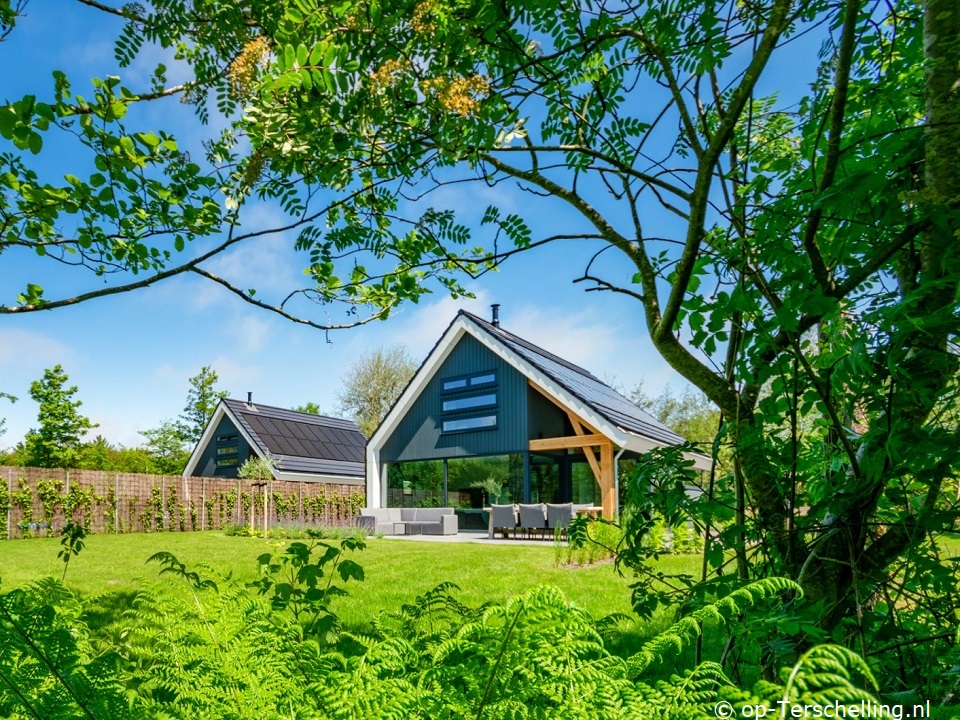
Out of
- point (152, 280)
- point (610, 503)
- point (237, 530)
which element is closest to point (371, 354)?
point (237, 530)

* * *

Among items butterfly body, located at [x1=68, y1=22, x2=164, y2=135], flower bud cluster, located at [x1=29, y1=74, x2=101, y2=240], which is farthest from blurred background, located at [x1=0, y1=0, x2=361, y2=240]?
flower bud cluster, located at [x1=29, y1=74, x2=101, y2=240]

- Instructions to follow -
Gather each line of the items above that contains the string "cluster", and copy those lines in full.

- Response for this exercise -
Among items butterfly body, located at [x1=68, y1=22, x2=164, y2=135], flower bud cluster, located at [x1=29, y1=74, x2=101, y2=240], which is farthest from blurred background, located at [x1=0, y1=0, x2=361, y2=240]?
flower bud cluster, located at [x1=29, y1=74, x2=101, y2=240]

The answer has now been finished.